— Begin Passage given —

Next, we compute each annotator’s agreement with consensus among examples with over one annotation.

$$A_j = \frac{1}{|\mathcal{I}_{j,+}|} \sum_{i \in \mathcal{I}_{j,+}} \mathbb{1}(Y_{ij} = \hat{Y}_i) \quad (12)$$

Here  $\mathcal{I}_{j,+}$  is defined in (9) and the consensus labels  $\hat{Y}_i$  are established via the CROWDLAB method from Sec. 2.1. Since CROWDLAB is an effective method to estimate consensus labels  $\hat{Y}_i$ , one might wonder why  $A_j$  alone from (12) does not produce the best estimate of annotator quality. One reason is that  $A_j$  fails to account for our *confidence* in each consensus label and *how* individual annotators deviate from consensus. If two annotators exhibit the same overall rate of agreement with the consensus labels, we should favor the annotator whose deviations from consensus are predicted to be likely classes by the classifier and tend to occur for examples with lower consensus quality score.

— End Passage given —

_What to work on_. Please list every numbered equation or section that the passage on annotator agreement refers to.

— Begin Given information —

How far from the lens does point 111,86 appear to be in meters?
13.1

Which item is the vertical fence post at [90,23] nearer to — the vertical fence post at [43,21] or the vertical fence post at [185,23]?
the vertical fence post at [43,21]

— End Given information —

_Completed exercise_. Equation (9), Equation (12), Section 2.1